Dies wird besonders deutlich in der nun vom Suhrkamp Verlag veröffentlichten zweisprachigen Sonderausgabe zweier kleiner Radio-Essays. Ihr liegt zusätzlich eine CD mit den Original-Radiosendungen bei, sodass den Käufer das doppelte Vergnügen von zweisprachigem Text und Stimme erwartet. „Die Heterotopien“ heißt einer der beiden Texte, in der uns Foucault eine „heterotopische Wissenschaft“ vorstellt, die sich den „Gegenräumen“ widmen soll, die offenbar alle Gesellschaften in irgendeiner Form aufbauen. „Gegenräume“ – das sind all jene Orte, die wie Sonderblasen in den sozialen Raum eingestülpt sind, Räume, in denen eine andere Zeitlichkeit gilt, in denen Muse und Erholung aber auch Strafe und Versöhnung möglich sind. Man spürt diesen Eintritt in einen Gegenraum, sobald man eine Kirche oder einen Friedhof betritt: Hier gelten andere Regeln, hier herrscht ein anderes Zeitgefühl. Ein solcher Gegenraum ist wie durch eine Schutzhülle von den Ansprüchen der äußeren Gesellschaft geschützt, ist sozusagen ein eigener sozialer Raum in der Gesellschaft. In den modernen Gesellschaften nehmen diese Gegenräume nun andere Formen an. Aus den heiligen Grotten und Gärten sind die Theater, Kinos und Freizeitparks geworden; auch hier herrscht eine „Heterochronie“, eine andere Zeit.

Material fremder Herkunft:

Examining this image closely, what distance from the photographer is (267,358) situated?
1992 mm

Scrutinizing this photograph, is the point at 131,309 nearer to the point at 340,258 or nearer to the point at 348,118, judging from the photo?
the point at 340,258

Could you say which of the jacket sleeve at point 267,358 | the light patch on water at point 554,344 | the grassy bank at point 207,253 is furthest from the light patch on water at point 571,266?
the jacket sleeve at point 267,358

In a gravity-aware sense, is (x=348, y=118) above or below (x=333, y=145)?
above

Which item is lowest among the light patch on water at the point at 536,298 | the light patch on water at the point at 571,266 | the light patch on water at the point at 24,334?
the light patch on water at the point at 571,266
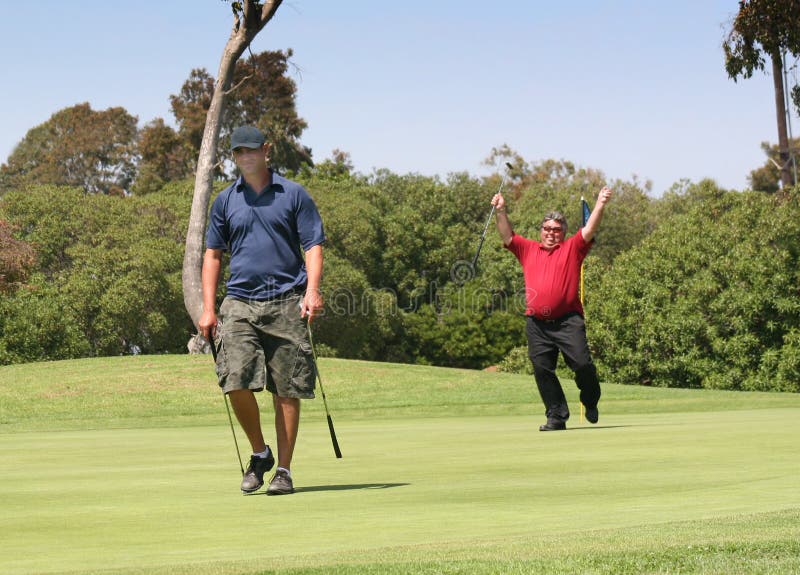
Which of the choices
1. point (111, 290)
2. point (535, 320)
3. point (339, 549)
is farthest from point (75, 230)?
point (339, 549)

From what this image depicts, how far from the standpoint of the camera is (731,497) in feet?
20.6

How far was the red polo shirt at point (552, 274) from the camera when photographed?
12.2 meters

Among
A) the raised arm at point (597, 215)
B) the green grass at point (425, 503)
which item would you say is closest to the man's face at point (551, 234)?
the raised arm at point (597, 215)

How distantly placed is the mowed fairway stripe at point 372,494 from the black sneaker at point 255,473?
138 mm

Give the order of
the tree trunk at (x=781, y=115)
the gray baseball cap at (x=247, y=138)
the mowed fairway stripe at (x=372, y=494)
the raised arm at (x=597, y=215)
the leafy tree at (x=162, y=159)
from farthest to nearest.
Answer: the leafy tree at (x=162, y=159) < the tree trunk at (x=781, y=115) < the raised arm at (x=597, y=215) < the gray baseball cap at (x=247, y=138) < the mowed fairway stripe at (x=372, y=494)

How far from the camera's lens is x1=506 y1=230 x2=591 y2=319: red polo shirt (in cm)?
1220

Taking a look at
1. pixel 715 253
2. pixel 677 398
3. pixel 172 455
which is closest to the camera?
pixel 172 455

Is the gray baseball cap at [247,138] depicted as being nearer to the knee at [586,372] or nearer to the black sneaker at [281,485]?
the black sneaker at [281,485]

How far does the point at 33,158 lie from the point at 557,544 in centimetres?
8383

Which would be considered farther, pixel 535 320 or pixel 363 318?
pixel 363 318

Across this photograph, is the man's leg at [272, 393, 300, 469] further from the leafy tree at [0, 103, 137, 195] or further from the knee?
the leafy tree at [0, 103, 137, 195]

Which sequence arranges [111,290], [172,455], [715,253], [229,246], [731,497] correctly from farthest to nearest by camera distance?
1. [111,290]
2. [715,253]
3. [172,455]
4. [229,246]
5. [731,497]

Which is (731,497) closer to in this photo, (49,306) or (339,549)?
(339,549)

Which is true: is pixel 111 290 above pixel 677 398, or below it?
above
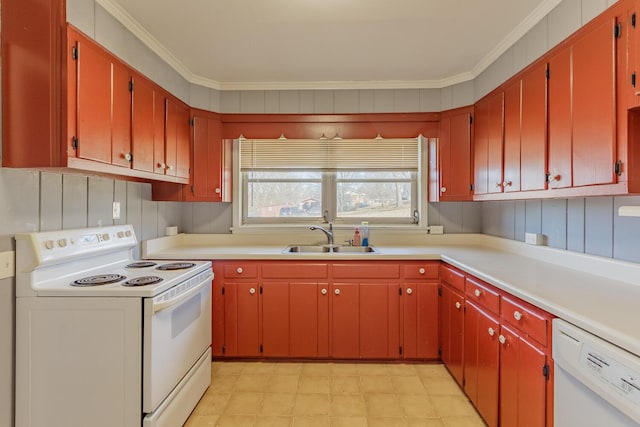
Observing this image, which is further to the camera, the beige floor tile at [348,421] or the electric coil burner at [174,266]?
the electric coil burner at [174,266]

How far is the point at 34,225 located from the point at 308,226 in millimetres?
1984

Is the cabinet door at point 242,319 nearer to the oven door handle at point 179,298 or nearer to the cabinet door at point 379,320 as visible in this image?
the oven door handle at point 179,298

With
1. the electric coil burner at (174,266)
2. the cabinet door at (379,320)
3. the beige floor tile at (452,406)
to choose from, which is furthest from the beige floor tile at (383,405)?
the electric coil burner at (174,266)

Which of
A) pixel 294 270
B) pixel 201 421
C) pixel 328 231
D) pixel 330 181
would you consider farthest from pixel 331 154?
pixel 201 421

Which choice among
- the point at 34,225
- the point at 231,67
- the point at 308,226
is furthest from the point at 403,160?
the point at 34,225

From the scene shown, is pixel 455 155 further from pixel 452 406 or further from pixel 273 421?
pixel 273 421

Dem Hörer drängt sich der Eindruck auf, dass auch das Tonstudio eine Heterotopie ist, ein Ort, an dem der Mensch von allen Sorgen entlastet reflektieren darf über die Gesellschaft, die im Schallschutzraum so wunderbar auf Distanz gehalten wird. Vielleicht ist dieser heitere, gelassene Foucault der Radioessays der beste Türöffner in die Heterotopie seines Werkkosmos.

Foucault, Michel, Die Heterotopien. Der utopische Körper, Suhrkamp, Frankfurt am Main 2005.